>> START Input records
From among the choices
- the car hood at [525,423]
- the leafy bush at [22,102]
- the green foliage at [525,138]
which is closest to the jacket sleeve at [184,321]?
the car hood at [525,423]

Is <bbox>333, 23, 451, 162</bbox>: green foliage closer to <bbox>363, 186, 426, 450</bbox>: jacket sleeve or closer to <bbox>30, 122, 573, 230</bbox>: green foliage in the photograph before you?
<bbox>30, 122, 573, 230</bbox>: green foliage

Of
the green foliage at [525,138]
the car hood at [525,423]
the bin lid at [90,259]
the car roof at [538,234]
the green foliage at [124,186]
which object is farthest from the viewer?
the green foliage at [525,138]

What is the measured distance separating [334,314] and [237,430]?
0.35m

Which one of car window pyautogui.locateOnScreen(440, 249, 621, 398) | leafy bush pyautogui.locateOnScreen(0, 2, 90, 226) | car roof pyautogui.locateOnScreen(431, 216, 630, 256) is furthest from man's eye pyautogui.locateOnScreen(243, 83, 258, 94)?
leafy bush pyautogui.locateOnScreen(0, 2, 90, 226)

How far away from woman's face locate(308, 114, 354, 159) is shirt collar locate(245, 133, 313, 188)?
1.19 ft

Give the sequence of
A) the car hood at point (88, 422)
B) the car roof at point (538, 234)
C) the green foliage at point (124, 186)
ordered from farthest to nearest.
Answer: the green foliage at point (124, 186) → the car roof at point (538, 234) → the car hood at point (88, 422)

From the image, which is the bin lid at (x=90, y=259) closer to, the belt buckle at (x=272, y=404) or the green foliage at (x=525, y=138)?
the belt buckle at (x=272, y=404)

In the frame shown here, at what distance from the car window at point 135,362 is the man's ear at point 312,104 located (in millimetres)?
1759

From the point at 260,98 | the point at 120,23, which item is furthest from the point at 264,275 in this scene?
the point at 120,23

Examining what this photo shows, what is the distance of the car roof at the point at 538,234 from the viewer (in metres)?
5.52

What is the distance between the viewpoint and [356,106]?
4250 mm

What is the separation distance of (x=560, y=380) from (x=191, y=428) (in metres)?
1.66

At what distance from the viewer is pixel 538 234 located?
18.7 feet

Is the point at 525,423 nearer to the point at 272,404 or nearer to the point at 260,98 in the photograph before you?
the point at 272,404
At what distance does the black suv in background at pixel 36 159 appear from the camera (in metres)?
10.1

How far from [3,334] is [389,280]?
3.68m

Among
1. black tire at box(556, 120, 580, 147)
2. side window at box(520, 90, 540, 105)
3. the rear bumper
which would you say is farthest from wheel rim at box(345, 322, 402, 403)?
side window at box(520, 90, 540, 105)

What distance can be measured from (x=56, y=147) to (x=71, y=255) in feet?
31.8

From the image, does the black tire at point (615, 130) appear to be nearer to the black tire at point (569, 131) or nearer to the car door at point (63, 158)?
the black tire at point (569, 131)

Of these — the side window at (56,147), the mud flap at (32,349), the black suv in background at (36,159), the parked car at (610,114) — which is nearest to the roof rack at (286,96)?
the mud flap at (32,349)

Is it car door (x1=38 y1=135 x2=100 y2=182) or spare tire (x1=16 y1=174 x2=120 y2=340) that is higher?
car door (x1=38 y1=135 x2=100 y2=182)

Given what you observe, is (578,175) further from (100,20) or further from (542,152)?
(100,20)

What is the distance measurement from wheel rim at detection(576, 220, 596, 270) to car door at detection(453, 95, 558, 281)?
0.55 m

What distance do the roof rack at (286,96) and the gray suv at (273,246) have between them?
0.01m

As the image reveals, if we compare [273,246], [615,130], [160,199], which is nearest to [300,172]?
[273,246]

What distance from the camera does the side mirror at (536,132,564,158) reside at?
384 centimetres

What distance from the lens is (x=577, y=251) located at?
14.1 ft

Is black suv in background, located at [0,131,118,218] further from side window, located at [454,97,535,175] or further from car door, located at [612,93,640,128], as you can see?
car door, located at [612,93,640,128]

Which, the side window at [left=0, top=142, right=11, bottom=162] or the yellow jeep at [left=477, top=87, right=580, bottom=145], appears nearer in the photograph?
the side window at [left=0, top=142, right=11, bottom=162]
>> END Input records
- Work instructions -
Starting at the line that contains "Is black suv" and ending with the last line of the records, repeat those lines word for word.

- Answer below -
Is black suv in background, located at [0,131,118,218] further from side window, located at [454,97,535,175] or further from car door, located at [612,93,640,128], as you can see?
car door, located at [612,93,640,128]

Which, the side window at [left=0, top=142, right=11, bottom=162] or the yellow jeep at [left=477, top=87, right=580, bottom=145], appears nearer in the photograph?
the side window at [left=0, top=142, right=11, bottom=162]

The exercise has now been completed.